▶ _TASK ITEM 1_: In the cellular automata excerpt, what two options are given for producing the animation?
▶ _TASK ITEM 2_: Continue the cellular automata excerpt from where it stops.

━━━ SELECTED EXCERPT ━━━

To study this dynamic system, we will need to use some animation. either we can use standard libraries like matplotlib or just jupyter html output.

def animate_life(world, n=10, Xs=range(10), Ys=range(10), pause=1/5):
    """Display the evolving world for `n` generations."""
    for g, world in enumerate(life(world, n)):
        clear_output(wait=True)
        display_html(pre(f'Generation: {g:2}, Population: {len(world):2}\n' +
                         picture(world, Xs, Ys)), raw=True)
        sleep(pause)
        
def pre(text) -> str: return '<pre>' + text + '</pre>'
animate_life(world, 4, range(5), range(5), 1)
Generation:  3, Population:  4
. . . . .
. . . . .
. @ @ . .
. @ @ . .
. . . . .

Up till now, we have built some exciting examples of cellular automata but let dive deep into more interesting shapes and patterns of “Life”, these will have their own particular set of terminology. Generally speaking, innumerable forms of patterns or behavior can exist; however, some patterns in practicere are more common such as oscillators which have names called blinkers, toads or spaceships. To test out some of the shapes, we will write a simple function to convert the image or shape of the pattern into grids.

Systems will generally converge on these types of patterns.

def shape(picture, dx=3, dy=3) -> World:
    """Convert a graphical picture (e.g. '@ @ .\n. @ @') into a world (set of cells)."""
    cells = {(x, y) 
             for (y, row) in enumerate(picture.splitlines())
             for (x, c) in enumerate(row.replace(PAD, ''))
             if c == LIVE}
    return slide(cells, dx, dy)

━━━ EXTRACTED ENTRIES ━━━

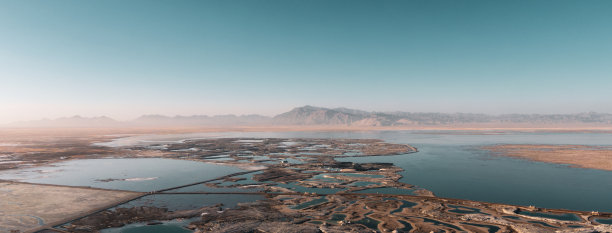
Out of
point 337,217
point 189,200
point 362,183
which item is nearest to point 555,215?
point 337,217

━━━
━━━ EXTRACTED ENTRIES ━━━

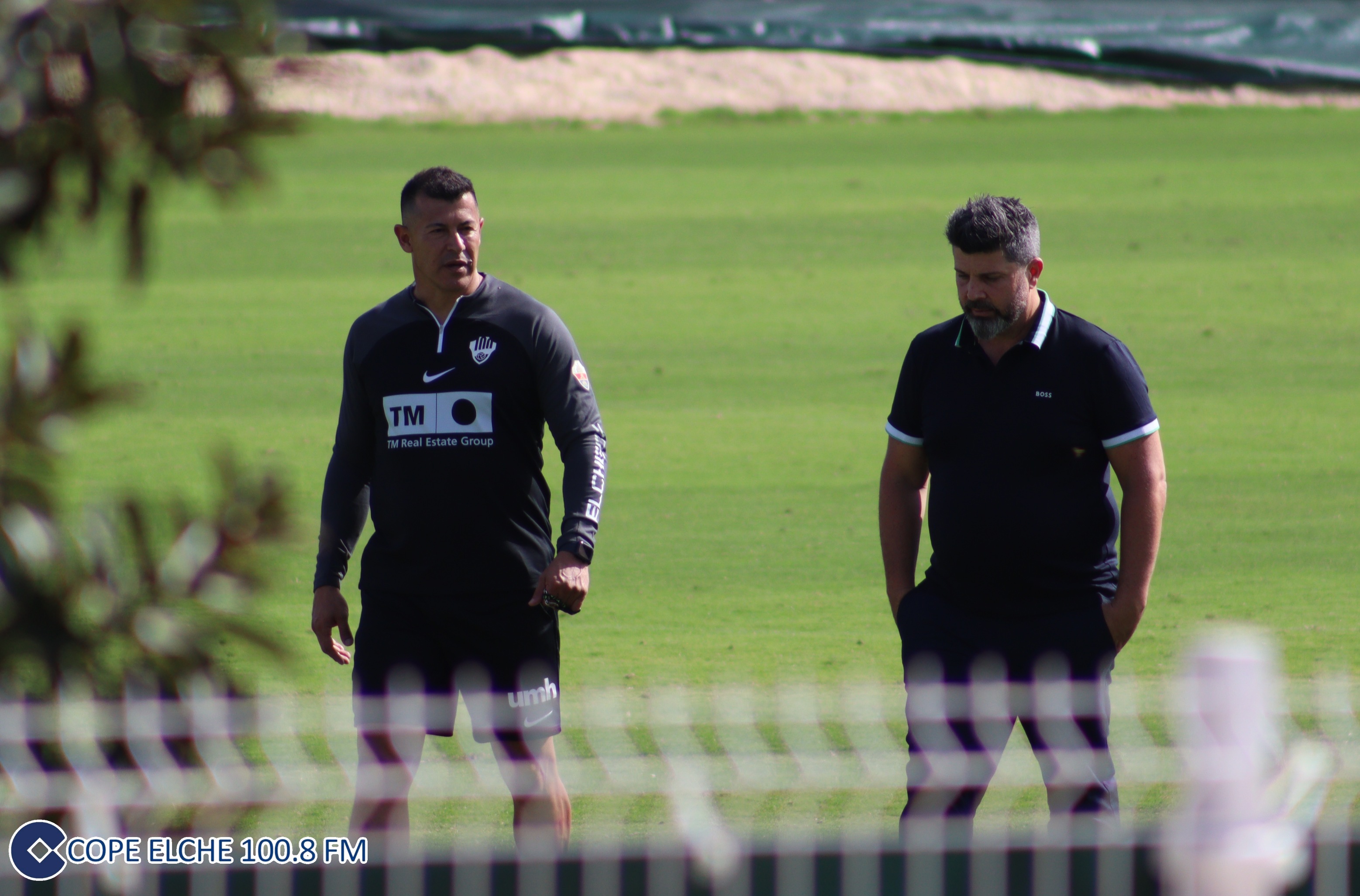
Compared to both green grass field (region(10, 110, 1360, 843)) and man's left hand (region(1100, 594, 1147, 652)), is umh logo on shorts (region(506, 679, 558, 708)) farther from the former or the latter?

━━━
━━━ EXTRACTED ENTRIES ━━━

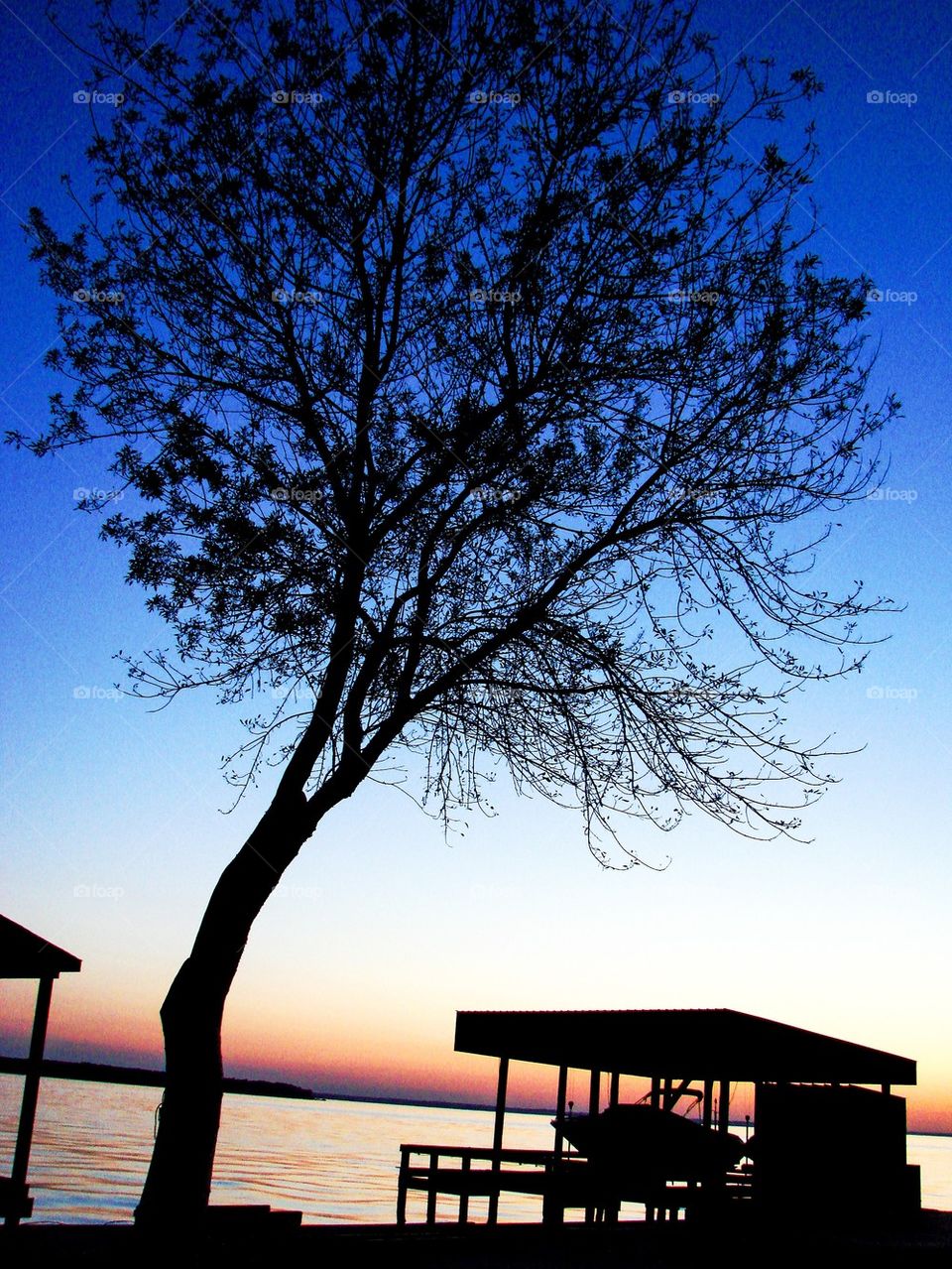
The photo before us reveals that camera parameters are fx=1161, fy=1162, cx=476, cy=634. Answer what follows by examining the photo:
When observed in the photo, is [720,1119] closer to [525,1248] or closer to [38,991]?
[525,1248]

━━━

▶ _RESULT 1_: Standard libraries such as matplotlib, or Jupyter HTML output.

▶ _RESULT 2_:
def slide(cells, dx, dy):
    """Translate/slide a set of cells by a (dx, dy) offset."""
    return {(x + dx, y + dy) for (x, y) in cells}

blinker     = shape("@@@")
block       = shape("@@\n@@")
beacon      = block | slide(block, 2, 2)
toad        = shape(".@@@\n@@@.")
glider      = shape(".@.\n..@\n@@@")
rpentomino  = shape(".@@\n@@.\n.@.", 36, 20)
line        = shape(".@@@@@@@@.@@@@@...@@@......@@@@@@@.@@@@@", 10, 10)
growth      = shape("@@@.@\n@\n...@@\n.@@.@\n@.@.@", 15, 20)
zoo         = (slide(blinker, 5, 25) | slide(glider, 8, 13) | slide(blinker, 20, 25) |
               slide(beacon, 24, 25) | slide(toad, 30, 25)  | slide(block, 13, 25) | slide(block, 17, 33))
#lets try becon
animate_life(beacon)

#lets try more complex zoo pattern 
animate_life(zoo, 160, range(48), range(40))

We can even convert the above into a more fanciful 3-D plot with animation as below.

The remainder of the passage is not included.